With those milestones complete, ground teams rolled the booster back to its hangar for final preflight checks and reconfigurations. The ship, too, will need to be rolled back to its high bay.

SpaceX could be weeks away from having both vehicles ready to fly, but the company hasn’t released an update on lessons learned from the previous Starship test flight in November. That flight was largely successful, with apparently flawless performance from the 33 engines on the Super Heavy booster during launch. The Starship upper stage reached space before self-destructing downrange over the Gulf of Mexico. The booster exploded during a maneuver to bring itself back to Earth for a controlled splashdown at sea.

The company’s engineers will want to understand and correct whatever caused those issues. The Federal Aviation Administration then needs to approve SpaceX’s investigation into the last Starship flight before issuing a new commercial launch license.
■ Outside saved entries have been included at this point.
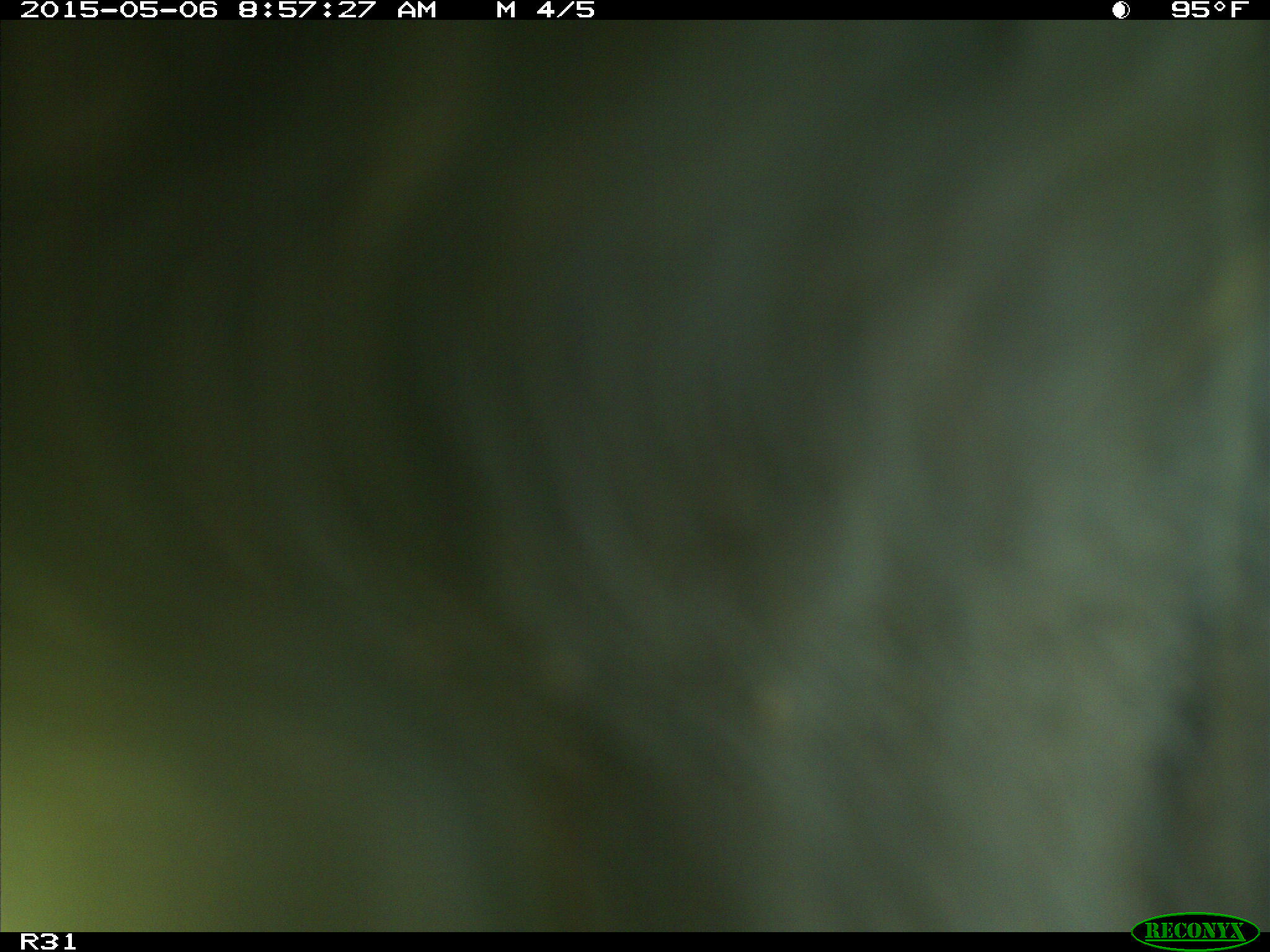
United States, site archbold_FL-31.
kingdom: Animalia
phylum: Chordata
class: Mammalia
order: Artiodactyla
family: Bovidae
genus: Bos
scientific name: Bos taurus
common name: domestic cow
When it flies again, Starship will try to reach near orbital velocity, enough speed to travel most of the way around the world before reentering the atmosphere near Hawaii.

Verifying the performance of Starship’s heat shield tiles during reentry will be valuable learning for SpaceX, but Starship first needs to be fully successful with a launch. This is just the start for the privately funded Starship program.